[Collected data]
══════════
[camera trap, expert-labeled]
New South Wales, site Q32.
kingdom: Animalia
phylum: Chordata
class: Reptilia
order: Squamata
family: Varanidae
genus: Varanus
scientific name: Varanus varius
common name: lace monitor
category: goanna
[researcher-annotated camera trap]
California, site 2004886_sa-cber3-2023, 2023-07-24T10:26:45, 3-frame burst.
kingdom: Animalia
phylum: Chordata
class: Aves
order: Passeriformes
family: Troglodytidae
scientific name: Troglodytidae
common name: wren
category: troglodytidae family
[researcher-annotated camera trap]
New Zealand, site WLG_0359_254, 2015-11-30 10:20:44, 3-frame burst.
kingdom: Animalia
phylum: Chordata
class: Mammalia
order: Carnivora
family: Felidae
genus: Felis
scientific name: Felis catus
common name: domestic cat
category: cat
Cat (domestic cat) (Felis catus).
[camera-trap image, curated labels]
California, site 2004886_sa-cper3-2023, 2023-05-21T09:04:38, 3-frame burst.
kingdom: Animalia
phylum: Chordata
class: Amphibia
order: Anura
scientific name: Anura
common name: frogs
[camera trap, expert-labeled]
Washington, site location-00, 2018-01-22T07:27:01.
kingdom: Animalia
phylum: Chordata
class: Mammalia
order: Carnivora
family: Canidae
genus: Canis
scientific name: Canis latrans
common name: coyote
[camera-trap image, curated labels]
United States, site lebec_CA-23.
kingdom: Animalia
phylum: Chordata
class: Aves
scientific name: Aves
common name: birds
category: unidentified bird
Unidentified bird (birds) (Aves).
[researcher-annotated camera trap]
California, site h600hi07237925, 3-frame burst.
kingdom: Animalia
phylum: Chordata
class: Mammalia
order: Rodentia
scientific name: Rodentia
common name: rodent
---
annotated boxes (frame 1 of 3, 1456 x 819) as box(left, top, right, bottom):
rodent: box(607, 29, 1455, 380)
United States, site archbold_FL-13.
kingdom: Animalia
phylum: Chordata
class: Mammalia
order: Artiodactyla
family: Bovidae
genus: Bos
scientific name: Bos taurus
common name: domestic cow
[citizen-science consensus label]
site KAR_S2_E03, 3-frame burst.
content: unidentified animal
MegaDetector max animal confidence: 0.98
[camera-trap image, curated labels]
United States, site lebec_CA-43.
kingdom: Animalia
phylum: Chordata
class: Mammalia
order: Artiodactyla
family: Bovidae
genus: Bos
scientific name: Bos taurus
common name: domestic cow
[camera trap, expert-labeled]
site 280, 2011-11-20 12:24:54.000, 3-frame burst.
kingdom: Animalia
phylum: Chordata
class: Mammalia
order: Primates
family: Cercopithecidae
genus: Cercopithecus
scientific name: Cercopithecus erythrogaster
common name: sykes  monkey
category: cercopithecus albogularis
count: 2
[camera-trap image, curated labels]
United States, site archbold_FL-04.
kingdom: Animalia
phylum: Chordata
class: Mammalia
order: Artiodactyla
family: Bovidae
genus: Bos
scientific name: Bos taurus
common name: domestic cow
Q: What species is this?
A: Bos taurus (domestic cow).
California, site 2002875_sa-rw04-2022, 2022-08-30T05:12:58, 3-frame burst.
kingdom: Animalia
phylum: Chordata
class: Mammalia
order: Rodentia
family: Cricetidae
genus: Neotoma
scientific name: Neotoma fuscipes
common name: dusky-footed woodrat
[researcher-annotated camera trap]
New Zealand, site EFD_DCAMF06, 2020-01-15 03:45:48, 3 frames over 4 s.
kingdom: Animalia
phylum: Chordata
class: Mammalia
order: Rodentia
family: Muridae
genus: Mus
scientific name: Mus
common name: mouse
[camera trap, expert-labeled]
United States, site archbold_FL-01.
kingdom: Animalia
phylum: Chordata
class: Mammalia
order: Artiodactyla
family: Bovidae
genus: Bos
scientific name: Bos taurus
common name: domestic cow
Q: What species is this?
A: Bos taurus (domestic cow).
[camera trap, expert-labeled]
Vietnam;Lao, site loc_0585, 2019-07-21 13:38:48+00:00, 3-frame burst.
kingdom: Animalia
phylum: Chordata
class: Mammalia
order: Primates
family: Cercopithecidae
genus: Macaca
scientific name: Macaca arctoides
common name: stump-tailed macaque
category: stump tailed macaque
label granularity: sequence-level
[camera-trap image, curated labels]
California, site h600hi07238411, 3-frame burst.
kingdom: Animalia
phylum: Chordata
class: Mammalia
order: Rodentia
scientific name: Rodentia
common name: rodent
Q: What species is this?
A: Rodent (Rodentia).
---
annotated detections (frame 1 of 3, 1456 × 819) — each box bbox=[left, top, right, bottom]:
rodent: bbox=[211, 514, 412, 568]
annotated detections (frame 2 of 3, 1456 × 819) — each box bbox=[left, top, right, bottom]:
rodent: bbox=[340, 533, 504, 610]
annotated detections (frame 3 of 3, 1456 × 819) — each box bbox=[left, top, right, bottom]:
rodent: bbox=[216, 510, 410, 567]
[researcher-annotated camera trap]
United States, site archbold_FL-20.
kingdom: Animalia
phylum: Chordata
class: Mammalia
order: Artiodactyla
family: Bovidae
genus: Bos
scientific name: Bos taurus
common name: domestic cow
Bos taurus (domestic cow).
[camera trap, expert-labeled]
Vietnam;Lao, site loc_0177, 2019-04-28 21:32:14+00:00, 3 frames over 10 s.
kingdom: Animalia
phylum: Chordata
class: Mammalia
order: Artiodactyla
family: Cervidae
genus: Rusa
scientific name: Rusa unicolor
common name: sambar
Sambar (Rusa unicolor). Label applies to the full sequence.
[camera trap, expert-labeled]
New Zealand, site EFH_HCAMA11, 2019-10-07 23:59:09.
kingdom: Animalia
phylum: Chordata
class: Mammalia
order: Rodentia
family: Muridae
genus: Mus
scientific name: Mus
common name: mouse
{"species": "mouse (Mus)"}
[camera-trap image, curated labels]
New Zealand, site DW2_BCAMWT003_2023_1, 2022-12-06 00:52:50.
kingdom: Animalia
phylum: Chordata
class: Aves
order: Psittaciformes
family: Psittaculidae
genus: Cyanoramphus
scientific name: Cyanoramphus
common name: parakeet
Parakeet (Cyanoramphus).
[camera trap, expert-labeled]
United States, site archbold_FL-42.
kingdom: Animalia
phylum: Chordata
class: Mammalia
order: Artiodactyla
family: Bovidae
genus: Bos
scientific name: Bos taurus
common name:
══════════
- _PROBLEM TO SOLVE_:
All of the entries should be output exactly as they appear above.

- _YOUR SOLUTION_:
[camera trap, expert-labeled]
New South Wales, site Q32.
kingdom: Animalia
phylum: Chordata
class: Reptilia
order: Squamata
family: Varanidae
genus: Varanus
scientific name: Varanus varius
common name: lace monitor
category: goanna
[researcher-annotated camera trap]
California, site 2004886_sa-cber3-2023, 2023-07-24T10:26:45, 3-frame burst.
kingdom: Animalia
phylum: Chordata
class: Aves
order: Passeriformes
family: Troglodytidae
scientific name: Troglodytidae
common name: wren
category: troglodytidae family
[researcher-annotated camera trap]
New Zealand, site WLG_0359_254, 2015-11-30 10:20:44, 3-frame burst.
kingdom: Animalia
phylum: Chordata
class: Mammalia
order: Carnivora
family: Felidae
genus: Felis
scientific name: Felis catus
common name: domestic cat
category: cat
Cat (domestic cat) (Felis catus).
[camera-trap image, curated labels]
California, site 2004886_sa-cper3-2023, 2023-05-21T09:04:38, 3-frame burst.
kingdom: Animalia
phylum: Chordata
class: Amphibia
order: Anura
scientific name: Anura
common name: frogs
[camera trap, expert-labeled]
Washington, site location-00, 2018-01-22T07:27:01.
kingdom: Animalia
phylum: Chordata
class: Mammalia
order: Carnivora
family: Canidae
genus: Canis
scientific name: Canis latrans
common name: coyote
[camera-trap image, curated labels]
United States, site lebec_CA-23.
kingdom: Animalia
phylum: Chordata
class: Aves
scientific name: Aves
common name: birds
category: unidentified bird
Unidentified bird (birds) (Aves).
[researcher-annotated camera trap]
California, site h600hi07237925, 3-frame burst.
kingdom: Animalia
phylum: Chordata
class: Mammalia
order: Rodentia
scientific name: Rodentia
common name: rodent
---
annotated boxes (frame 1 of 3, 1456 x 819) as box(left, top, right, bottom):
rodent: box(607, 29, 1455, 380)
United States, site archbold_FL-13.
kingdom: Animalia
phylum: Chordata
class: Mammalia
order: Artiodactyla
family: Bovidae
genus: Bos
scientific name: Bos taurus
common name: domestic cow
[citizen-science consensus label]
site KAR_S2_E03, 3-frame burst.
content: unidentified animal
MegaDetector max animal confidence: 0.98
[camera-trap image, curated labels]
United States, site lebec_CA-43.
kingdom: Animalia
phylum: Chordata
class: Mammalia
order: Artiodactyla
family: Bovidae
genus: Bos
scientific name: Bos taurus
common name: domestic cow
[camera trap, expert-labeled]
site 280, 2011-11-20 12:24:54.000, 3-frame burst.
kingdom: Animalia
phylum: Chordata
class: Mammalia
order: Primates
family: Cercopithecidae
genus: Cercopithecus
scientific name: Cercopithecus erythrogaster
common name: sykes  monkey
category: cercopithecus albogularis
count: 2
[camera-trap image, curated labels]
United States, site archbold_FL-04.
kingdom: Animalia
phylum: Chordata
class: Mammalia
order: Artiodactyla
family: Bovidae
genus: Bos
scientific name: Bos taurus
common name: domestic cow
Q: What species is this?
A: Bos taurus (domestic cow).
California, site 2002875_sa-rw04-2022, 2022-08-30T05:12:58, 3-frame burst.
kingdom: Animalia
phylum: Chordata
class: Mammalia
order: Rodentia
family: Cricetidae
genus: Neotoma
scientific name: Neotoma fuscipes
common name: dusky-footed woodrat
[researcher-annotated camera trap]
New Zealand, site EFD_DCAMF06, 2020-01-15 03:45:48, 3 frames over 4 s.
kingdom: Animalia
phylum: Chordata
class: Mammalia
order: Rodentia
family: Muridae
genus: Mus
scientific name: Mus
common name: mouse
[camera trap, expert-labeled]
United States, site archbold_FL-01.
kingdom: Animalia
phylum: Chordata
class: Mammalia
order: Artiodactyla
family: Bovidae
genus: Bos
scientific name: Bos taurus
common name: domestic cow
Q: What species is this?
A: Bos taurus (domestic cow).
[camera trap, expert-labeled]
Vietnam;Lao, site loc_0585, 2019-07-21 13:38:48+00:00, 3-frame burst.
kingdom: Animalia
phylum: Chordata
class: Mammalia
order: Primates
family: Cercopithecidae
genus: Macaca
scientific name: Macaca arctoides
common name: stump-tailed macaque
category: stump tailed macaque
label granularity: sequence-level
[camera-trap image, curated labels]
California, site h600hi07238411, 3-frame burst.
kingdom: Animalia
phylum: Chordata
class: Mammalia
order: Rodentia
scientific name: Rodentia
common name: rodent
Q: What species is this?
A: Rodent (Rodentia).
---
annotated detections (frame 1 of 3, 1456 × 819) — each box bbox=[left, top, right, bottom]:
rodent: bbox=[211, 514, 412, 568]
annotated detections (frame 2 of 3, 1456 × 819) — each box bbox=[left, top, right, bottom]:
rodent: bbox=[340, 533, 504, 610]
annotated detections (frame 3 of 3, 1456 × 819) — each box bbox=[left, top, right, bottom]:
rodent: bbox=[216, 510, 410, 567]
[researcher-annotated camera trap]
United States, site archbold_FL-20.
kingdom: Animalia
phylum: Chordata
class: Mammalia
order: Artiodactyla
family: Bovidae
genus: Bos
scientific name: Bos taurus
common name: domestic cow
Bos taurus (domestic cow).
[camera trap, expert-labeled]
Vietnam;Lao, site loc_0177, 2019-04-28 21:32:14+00:00, 3 frames over 10 s.
kingdom: Animalia
phylum: Chordata
class: Mammalia
order: Artiodactyla
family: Cervidae
genus: Rusa
scientific name: Rusa unicolor
common name: sambar
Sambar (Rusa unicolor). Label applies to the full sequence.
[camera trap, expert-labeled]
New Zealand, site EFH_HCAMA11, 2019-10-07 23:59:09.
kingdom: Animalia
phylum: Chordata
class: Mammalia
order: Rodentia
family: Muridae
genus: Mus
scientific name: Mus
common name: mouse
{"species": "mouse (Mus)"}
[camera-trap image, curated labels]
New Zealand, site DW2_BCAMWT003_2023_1, 2022-12-06 00:52:50.
kingdom: Animalia
phylum: Chordata
class: Aves
order: Psittaciformes
family: Psittaculidae
genus: Cyanoramphus
scientific name: Cyanoramphus
common name: parakeet
Parakeet (Cyanoramphus).
[camera trap, expert-labeled]
United States, site archbold_FL-42.
kingdom: Animalia
phylum: Chordata
class: Mammalia
order: Artiodactyla
family: Bovidae
genus: Bos
scientific name: Bos taurus
common name:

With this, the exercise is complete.